======== DATA FOR REVIEW ========

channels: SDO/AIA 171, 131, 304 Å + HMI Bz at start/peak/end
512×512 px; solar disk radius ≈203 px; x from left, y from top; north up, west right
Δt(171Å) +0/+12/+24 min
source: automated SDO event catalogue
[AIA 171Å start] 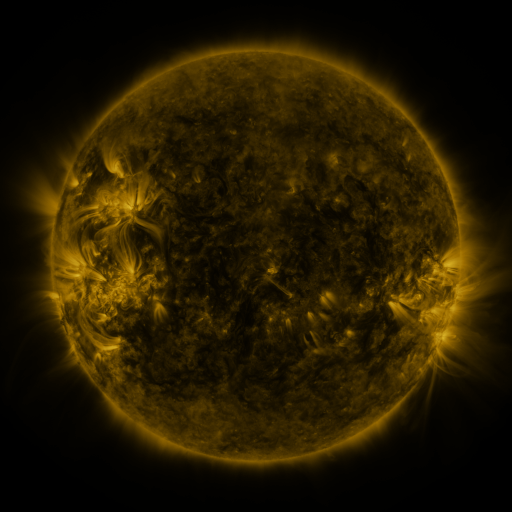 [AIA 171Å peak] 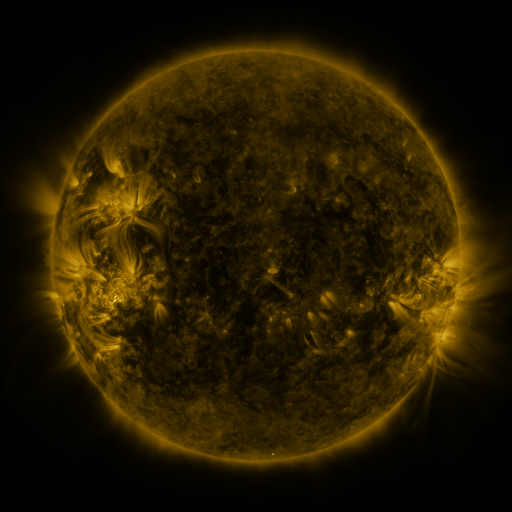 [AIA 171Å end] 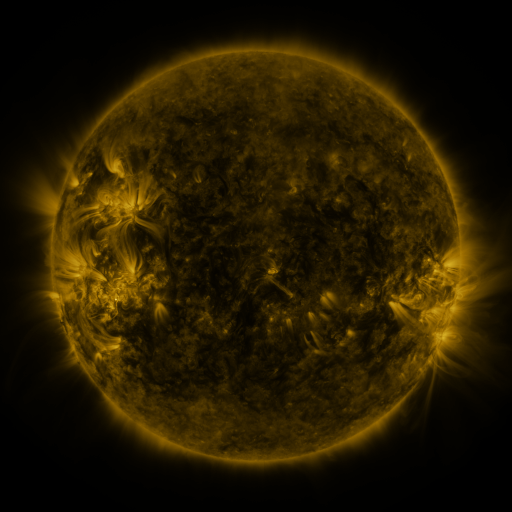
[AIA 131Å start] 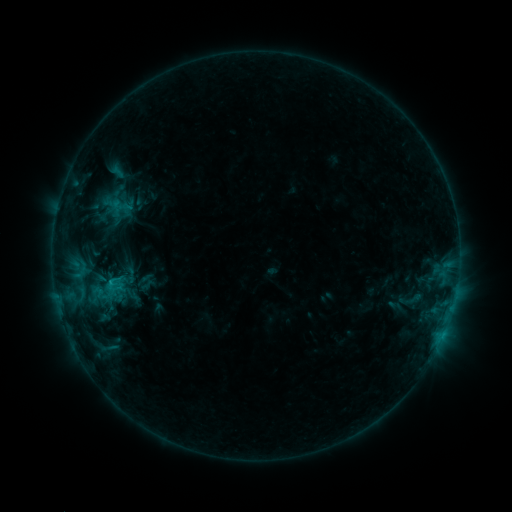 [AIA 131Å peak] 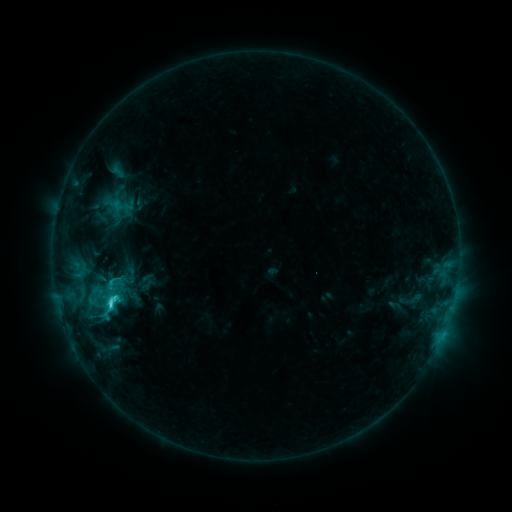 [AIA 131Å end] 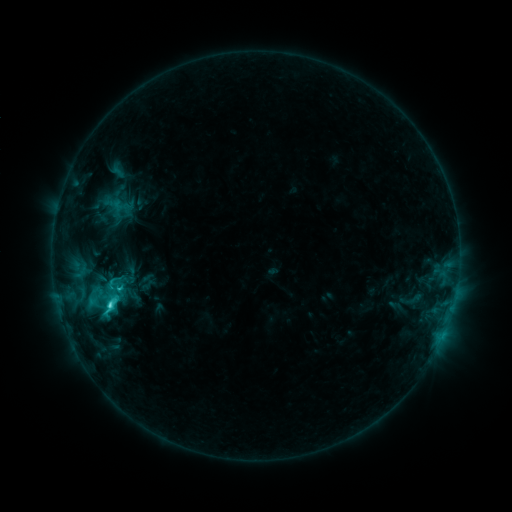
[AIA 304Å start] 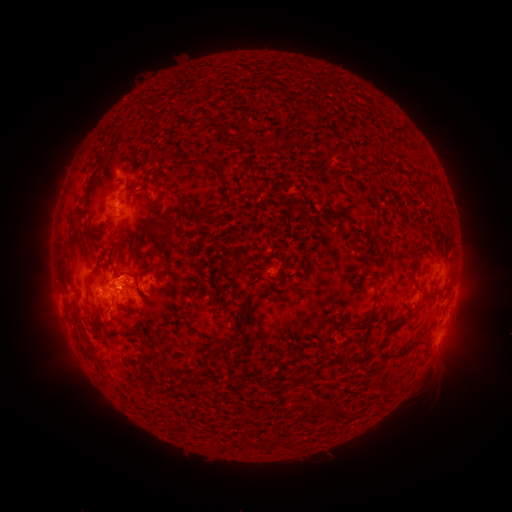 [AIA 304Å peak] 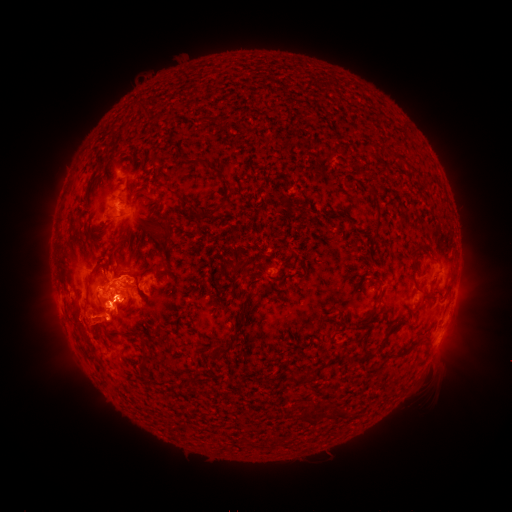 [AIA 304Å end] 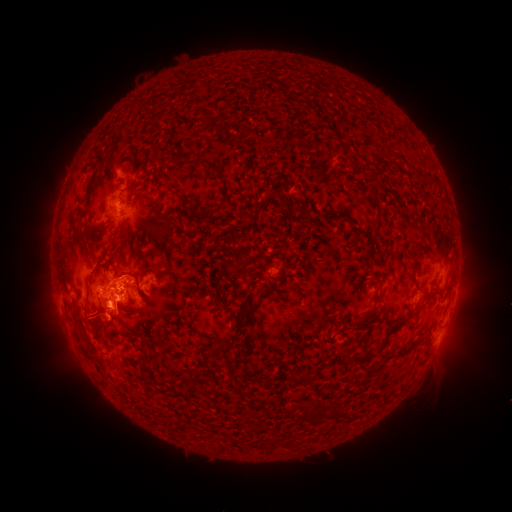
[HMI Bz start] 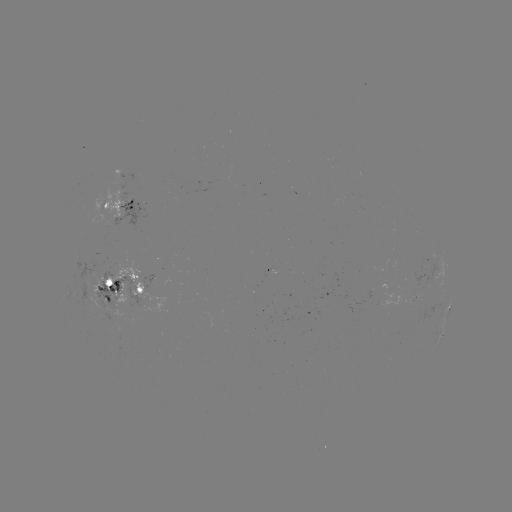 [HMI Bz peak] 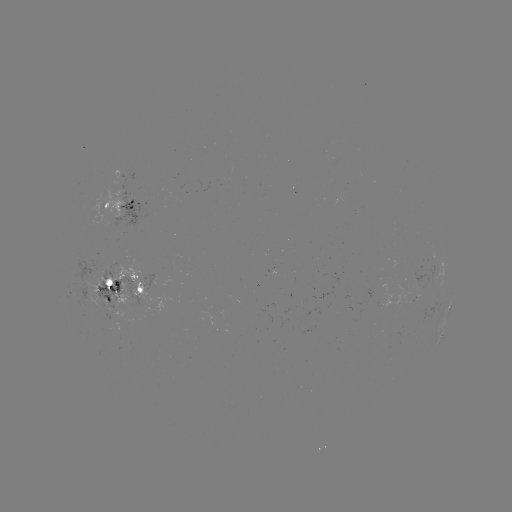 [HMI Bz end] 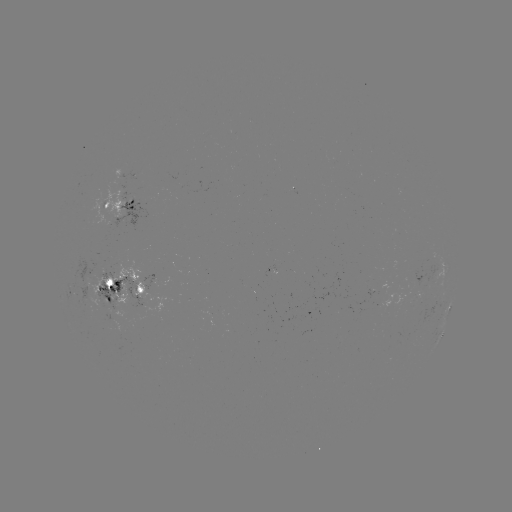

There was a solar eruption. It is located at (90, 323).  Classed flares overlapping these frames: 1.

========

:: WHAT NEEDS TO BE DONE ::
If a line in the records above contains the word "solar", copy it.

:: SOLUTION ::
512×512 px; solar disk radius ≈203 px; x from left, y from top; north up, west right
There was a solar eruption. It is located at (90, 323).  Classed flares overlapping these frames: 1.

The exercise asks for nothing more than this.